Returning to my personal example of racing, physical exercise is a type of the diverse experience that Steve Jobs mentioned as a way to maintain creativity. Driving acar at their limits of traction is strenuous on the body due to gravitational forces. Race car driving is a physical activity even though one sits in a seat and moves a wheel plus shifter. After a couple experiences on the track I quickly came to grips with this fact and began to exercise with the sole intention of improving my driving ability. I diversified my driving practice to include running and weight training. As my physical health improved, so did my driving technique and ability to accomplish new challenges, such as pushing the car to further limits of traction. Before, my abdominal muscles told me the G-forces I was pushing in a turn must be the maximum the car could handle.However, after strength training, my muscles no longer “spoke” for my driving technique, but instead I listened to the tires, who were more accurate indicators of traction.
Summary
The aim of this paper was to demonstrate mastery as a process achieved through articulation of a strategy. The goal of the strategy is creating a continuous loop of dedicated learning based on preparation and diligent work, realistic goal accomplishment, and continuous addition of complexities.

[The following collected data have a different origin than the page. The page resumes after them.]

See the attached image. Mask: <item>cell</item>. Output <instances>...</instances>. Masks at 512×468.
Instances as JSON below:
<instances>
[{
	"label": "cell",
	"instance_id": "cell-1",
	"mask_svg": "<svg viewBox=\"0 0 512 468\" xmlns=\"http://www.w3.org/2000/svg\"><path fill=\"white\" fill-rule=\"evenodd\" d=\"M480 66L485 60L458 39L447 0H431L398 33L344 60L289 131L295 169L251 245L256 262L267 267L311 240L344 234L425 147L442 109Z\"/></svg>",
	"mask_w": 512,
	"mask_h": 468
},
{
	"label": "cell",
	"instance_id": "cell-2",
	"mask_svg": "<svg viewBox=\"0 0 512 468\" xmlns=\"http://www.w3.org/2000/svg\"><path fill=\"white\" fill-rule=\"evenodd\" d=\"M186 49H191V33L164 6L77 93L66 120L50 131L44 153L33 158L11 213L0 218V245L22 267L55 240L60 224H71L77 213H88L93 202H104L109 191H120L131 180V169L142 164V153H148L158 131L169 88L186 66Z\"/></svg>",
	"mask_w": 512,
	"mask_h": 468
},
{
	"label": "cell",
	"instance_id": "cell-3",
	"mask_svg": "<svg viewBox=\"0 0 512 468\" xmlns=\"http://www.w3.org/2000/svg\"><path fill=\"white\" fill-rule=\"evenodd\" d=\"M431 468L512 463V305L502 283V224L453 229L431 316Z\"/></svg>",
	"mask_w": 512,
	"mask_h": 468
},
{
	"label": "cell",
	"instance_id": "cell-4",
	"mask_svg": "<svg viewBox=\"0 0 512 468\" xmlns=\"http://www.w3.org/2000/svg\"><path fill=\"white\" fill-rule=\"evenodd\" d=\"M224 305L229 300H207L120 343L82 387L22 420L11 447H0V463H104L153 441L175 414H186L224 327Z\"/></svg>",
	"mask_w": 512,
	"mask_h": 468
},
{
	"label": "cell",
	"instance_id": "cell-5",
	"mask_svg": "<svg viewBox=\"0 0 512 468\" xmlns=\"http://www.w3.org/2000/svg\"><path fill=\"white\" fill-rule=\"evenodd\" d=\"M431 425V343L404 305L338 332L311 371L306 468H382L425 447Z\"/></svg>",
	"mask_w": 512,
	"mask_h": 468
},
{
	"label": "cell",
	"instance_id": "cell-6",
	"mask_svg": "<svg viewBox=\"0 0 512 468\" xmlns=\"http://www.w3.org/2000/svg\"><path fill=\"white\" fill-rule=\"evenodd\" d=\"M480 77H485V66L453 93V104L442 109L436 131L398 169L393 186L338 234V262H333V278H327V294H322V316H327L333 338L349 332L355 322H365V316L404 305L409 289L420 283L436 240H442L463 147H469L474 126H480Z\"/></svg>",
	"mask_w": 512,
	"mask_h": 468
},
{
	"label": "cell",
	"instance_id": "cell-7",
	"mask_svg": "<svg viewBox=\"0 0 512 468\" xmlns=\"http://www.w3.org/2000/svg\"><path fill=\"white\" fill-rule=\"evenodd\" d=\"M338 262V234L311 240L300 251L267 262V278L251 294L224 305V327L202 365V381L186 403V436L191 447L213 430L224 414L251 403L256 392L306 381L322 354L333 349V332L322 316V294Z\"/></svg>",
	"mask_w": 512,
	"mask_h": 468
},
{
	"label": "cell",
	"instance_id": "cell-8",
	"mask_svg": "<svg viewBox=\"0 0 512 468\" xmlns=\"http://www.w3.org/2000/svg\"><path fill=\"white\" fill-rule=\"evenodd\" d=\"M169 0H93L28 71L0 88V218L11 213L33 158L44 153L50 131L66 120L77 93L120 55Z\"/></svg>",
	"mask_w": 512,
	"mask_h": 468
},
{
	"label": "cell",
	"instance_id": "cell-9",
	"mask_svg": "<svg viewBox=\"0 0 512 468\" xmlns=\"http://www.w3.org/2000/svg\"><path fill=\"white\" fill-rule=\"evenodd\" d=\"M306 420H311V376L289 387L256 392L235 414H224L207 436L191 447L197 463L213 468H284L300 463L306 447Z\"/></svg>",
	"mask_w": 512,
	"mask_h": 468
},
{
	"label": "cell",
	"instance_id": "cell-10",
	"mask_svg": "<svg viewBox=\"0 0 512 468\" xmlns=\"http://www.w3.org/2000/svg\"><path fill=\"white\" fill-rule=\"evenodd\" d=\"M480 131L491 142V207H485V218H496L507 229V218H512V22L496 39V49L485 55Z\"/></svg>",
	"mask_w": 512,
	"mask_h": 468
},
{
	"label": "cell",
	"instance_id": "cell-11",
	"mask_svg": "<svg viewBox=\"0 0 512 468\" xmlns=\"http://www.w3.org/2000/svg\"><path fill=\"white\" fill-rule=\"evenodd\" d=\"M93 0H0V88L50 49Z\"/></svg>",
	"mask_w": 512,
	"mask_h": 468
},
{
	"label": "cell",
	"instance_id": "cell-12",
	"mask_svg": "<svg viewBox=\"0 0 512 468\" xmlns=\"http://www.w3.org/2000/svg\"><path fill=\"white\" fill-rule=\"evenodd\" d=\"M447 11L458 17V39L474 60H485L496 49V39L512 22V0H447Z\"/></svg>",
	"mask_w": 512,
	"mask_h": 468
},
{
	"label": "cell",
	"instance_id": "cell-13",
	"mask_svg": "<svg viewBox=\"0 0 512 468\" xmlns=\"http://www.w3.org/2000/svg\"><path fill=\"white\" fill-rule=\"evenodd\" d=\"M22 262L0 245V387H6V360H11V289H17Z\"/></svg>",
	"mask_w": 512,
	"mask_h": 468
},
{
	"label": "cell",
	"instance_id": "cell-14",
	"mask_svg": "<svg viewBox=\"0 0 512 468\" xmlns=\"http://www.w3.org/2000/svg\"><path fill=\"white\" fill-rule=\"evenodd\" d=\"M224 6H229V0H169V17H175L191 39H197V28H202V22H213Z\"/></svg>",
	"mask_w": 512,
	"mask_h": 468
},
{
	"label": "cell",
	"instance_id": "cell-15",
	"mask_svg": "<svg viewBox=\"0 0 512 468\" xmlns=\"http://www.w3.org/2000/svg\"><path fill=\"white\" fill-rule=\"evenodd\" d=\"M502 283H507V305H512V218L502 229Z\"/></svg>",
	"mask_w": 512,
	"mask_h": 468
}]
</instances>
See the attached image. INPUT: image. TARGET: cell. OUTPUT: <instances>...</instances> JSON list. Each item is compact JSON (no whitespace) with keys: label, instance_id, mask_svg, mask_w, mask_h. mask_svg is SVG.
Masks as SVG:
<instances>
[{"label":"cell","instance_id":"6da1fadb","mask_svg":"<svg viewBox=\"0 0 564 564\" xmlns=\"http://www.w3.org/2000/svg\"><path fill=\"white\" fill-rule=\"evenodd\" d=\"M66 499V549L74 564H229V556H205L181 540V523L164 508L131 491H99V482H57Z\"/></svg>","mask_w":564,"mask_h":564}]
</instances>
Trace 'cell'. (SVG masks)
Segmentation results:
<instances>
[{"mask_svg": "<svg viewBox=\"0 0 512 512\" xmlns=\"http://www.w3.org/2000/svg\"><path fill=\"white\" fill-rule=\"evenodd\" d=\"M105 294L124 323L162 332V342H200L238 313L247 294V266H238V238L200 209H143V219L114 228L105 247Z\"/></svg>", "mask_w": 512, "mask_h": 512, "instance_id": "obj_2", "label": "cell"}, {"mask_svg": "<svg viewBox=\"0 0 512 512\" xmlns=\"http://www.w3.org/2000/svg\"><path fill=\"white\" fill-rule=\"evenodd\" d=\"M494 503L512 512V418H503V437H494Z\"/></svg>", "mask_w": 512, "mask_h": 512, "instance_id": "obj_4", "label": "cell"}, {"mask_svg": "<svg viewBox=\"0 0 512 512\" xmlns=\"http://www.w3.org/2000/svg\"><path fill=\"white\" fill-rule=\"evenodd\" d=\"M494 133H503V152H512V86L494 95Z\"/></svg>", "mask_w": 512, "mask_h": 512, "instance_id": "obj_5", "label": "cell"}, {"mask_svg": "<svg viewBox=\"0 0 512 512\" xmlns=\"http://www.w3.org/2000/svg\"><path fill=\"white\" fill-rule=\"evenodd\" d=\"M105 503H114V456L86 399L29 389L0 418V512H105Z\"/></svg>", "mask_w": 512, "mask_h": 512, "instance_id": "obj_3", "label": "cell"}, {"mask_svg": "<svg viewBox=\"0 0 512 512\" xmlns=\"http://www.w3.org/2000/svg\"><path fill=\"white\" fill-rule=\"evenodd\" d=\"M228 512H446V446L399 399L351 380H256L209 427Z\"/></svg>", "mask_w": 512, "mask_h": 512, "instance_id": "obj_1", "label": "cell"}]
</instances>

Our experiences create and inform our memories. We can then use these memories to perform tasks, and if this task is one that delivers personally meaning, we are dedicated to accomplishing this task well. Executing a authentic task requires devotion and an elevation of effort- the task becomes identity work. Once we achieve a level of identity association, approaching the task with constant acceptance of new challenges allows for one to allocate huge sums of hours towards the task. And in this process we accomplish several sub-tasks all on the path to mastering the desired task. This is not only a process of mastery, it is a process of happiness. If the task has meaning, then one must simply diversify the experience to achieve happiness. And if one is unhappy, then they need to experience more to find meaning in a task. Live and experience- the foundation of mastery.